17th Feb 2009 07:00
News Release |
17 February 2009
BG Group's all-cash offer for Pure increases and goes unconditional
The following announcement was issued to the Australian Securities Exchange (ASX) at 2248hrs GMT, 16 February 2009 (0948hrs EDT, 17 February 2009)
BG Group ("BG Group" - LSE: BG-L) announces that it has increased its all-cash takeover offer for Pure Energy Limited ("Pure" - ASX: PES) to A$8.00 per share, valuing the entire issued share capital of Pure at approximately A$995 million.
BG Group also announces that its offer for Pure is now unconditional.
BG Group's unconditional offer is significantly superior to the revised offer for Pure announced by Arrow Energy Limited (Arrow - ASX: AOE) on 11 February 2009 (the "Arrow Offer").
BG Group's unconditional offer is significantly superior to the Arrow Offer
BG Group's unconditional offer provides Pure shareholders with an opportunity to sell their shares for A$8.00 cash.
The Arrow Offer comprises A$3.00 in cash and 1.57 Arrow shares for each Pure share, meaning that the value of the Arrow Offer is uncertain and will vary according to the price of Arrow shares.
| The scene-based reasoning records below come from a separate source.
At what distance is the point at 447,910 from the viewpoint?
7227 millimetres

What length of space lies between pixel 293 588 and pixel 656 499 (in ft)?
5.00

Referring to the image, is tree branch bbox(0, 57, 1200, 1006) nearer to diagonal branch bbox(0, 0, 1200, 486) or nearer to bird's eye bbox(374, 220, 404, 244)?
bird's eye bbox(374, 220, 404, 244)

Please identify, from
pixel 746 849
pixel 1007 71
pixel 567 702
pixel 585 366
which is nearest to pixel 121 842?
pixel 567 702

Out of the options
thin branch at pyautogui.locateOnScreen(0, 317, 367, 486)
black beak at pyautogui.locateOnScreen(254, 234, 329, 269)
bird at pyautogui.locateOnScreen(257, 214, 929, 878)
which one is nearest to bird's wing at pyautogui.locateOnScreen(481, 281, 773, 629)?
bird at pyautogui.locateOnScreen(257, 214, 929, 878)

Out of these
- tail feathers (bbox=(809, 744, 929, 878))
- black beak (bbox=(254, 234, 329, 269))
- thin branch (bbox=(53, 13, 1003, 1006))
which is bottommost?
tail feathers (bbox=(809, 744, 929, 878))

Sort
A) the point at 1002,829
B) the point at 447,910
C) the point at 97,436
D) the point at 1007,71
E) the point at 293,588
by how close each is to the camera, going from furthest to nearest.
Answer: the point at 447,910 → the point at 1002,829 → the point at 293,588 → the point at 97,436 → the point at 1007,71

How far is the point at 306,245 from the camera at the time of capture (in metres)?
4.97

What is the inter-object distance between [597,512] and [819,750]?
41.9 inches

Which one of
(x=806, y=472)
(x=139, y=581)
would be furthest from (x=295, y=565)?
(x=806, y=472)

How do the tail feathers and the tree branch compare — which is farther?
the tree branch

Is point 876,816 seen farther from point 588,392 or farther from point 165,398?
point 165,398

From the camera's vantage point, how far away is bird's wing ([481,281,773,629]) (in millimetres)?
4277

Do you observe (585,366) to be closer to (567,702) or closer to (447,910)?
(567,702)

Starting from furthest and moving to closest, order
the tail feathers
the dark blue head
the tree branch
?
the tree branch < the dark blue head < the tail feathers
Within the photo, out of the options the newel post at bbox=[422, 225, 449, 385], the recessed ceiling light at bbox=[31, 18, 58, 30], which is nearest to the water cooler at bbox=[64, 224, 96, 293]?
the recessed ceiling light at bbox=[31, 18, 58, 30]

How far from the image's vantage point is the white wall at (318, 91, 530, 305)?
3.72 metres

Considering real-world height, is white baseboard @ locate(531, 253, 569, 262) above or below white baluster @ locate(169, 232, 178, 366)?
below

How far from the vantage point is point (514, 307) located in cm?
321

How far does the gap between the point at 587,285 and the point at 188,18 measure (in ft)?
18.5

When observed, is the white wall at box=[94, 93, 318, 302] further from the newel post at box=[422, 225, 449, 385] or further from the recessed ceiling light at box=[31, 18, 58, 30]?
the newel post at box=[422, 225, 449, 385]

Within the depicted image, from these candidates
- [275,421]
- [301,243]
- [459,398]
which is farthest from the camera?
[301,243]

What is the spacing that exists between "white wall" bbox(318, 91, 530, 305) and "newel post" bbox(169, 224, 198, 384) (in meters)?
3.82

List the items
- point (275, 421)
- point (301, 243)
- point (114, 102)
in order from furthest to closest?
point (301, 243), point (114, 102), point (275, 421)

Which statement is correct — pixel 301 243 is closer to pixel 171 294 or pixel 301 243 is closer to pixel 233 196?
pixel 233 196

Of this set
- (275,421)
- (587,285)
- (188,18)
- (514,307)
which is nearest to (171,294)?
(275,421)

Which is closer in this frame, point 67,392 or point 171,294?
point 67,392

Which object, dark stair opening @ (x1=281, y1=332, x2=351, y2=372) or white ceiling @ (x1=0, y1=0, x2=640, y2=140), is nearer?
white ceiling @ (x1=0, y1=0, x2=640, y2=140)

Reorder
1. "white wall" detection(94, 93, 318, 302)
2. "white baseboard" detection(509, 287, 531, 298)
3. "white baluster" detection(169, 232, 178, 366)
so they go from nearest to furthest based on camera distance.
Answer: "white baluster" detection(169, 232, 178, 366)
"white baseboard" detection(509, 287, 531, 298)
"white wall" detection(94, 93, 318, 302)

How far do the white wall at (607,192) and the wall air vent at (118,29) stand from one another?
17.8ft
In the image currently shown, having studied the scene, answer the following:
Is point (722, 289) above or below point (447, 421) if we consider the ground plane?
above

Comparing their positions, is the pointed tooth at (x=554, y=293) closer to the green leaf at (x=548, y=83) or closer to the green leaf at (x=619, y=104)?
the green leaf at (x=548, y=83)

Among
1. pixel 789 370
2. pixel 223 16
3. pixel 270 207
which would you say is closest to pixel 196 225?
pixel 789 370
BG Group's all-cash offer therefore eliminates a number of risks including:
Arrow's reliance on a third party to commercialise its coal seam gas (CSG) through the design, construction and successful commissioning of an LNG project;
The risk that Arrow may not be able to commercialise its CSG reserves for many years if the proposed LNG project does not proceed or is delayed; and
BG Group's all-cash offer is unconditional
BG Group confirms that it has received notification from the Foreign Investment Review Board that there are no objections in terms of the Federal Government's foreign investment policy to the proposal by BG Group to acquire all the issued shares in Pure.
All other conditions have been waived by BG Group.
BG Group's increased offer provides swift settlement terms
BG Group's increased offer also provides swift settlement terms, with payment despatched to accepting Pure shareholders on or before 5 business days after the receipt by BG Group of their acceptance.
Indicative timing of BG Group's increased offer
BG Group expects to lodge its supplementary and replacement Bidder's Statement with the Australian Securities and Investments Commission (ASIC) today.
BG Group will request the Pure board's consent to early despatch of its replacement Bidder's Statement to Pure shareholders so that Pure shareholders have the opportunity to review BG Group's increased offer as soon as possible.
In the meantime, Pure shareholders who wish to review BG Group's increased offer can obtain a copy of the replacement Bidder's Statement lodged with ASIC by visiting www.bg-group.com/pure
Further information
Pure shareholders with questions relating to BG Group's offer can call the BG Group Offer Information Line on 1800 135 831 (toll-free within Australia) or +61 2 8268 3679 (for callers from outside Australia).
Ends.
Notes for Editors
About BG Group
BG Group plc (LSE: BG.L) is a world leader in natural gas, with a strategy focused on connecting competitively-priced resources to specific, high-value markets. Active in 27 countries on five continents, BG Group has a broad portfolio of exploration and production, Liquefied Natural Gas (LNG), transmission and distribution and power generation business interests. It combines a deep understanding of gas markets with a proven track record in finding and commercialising reserves. BG Group owns 99.89% of QGC, a Queensland based company (see below). For further information visit: www.bg-group.com
About QGC
QGC (ASX: QGC) is a leading and award-winning Australian integrated energy business with a strategy focused on developing its world-class coal seam gas reserves in the Surat Basin for domestic supply, power generation and export as LNG. Founded in 2000 as an explorer, QGC now employs more than 300 staff. QGC, already a supplier of natural gas to the Australian domestic market, is developing further domestic supply in addition to the Queensland Curtis LNG Project. For further information visit: www.qgc.com.au
Contacts
Communications Australia
+61 (0) 417 797 419 - Hedley Thomas
+61 (0) 2 8284 9901 - John Hurst (Cannings)
Communications UK
+44 (0) 118 929 3110 / 3508 / 2462
+44 (0) 791 718 5707 - Out of hours media mobile
Investor Relations
+44 (0) 118 929 3025
There are matters discussed in this media information that are forward looking statements. Such statements are only predictions and actual events or results may differ materially. For a discussion of important factors which could cause actual results to differ from the forward looking statements, refer to BG Group plc's annual report and accounts for the year ended 31 December 2007. BG Group plc does not undertake any obligation to update publicly, or revise, forward looking statements, whether as a result of new information, future events or otherwise, except to the extent legally required.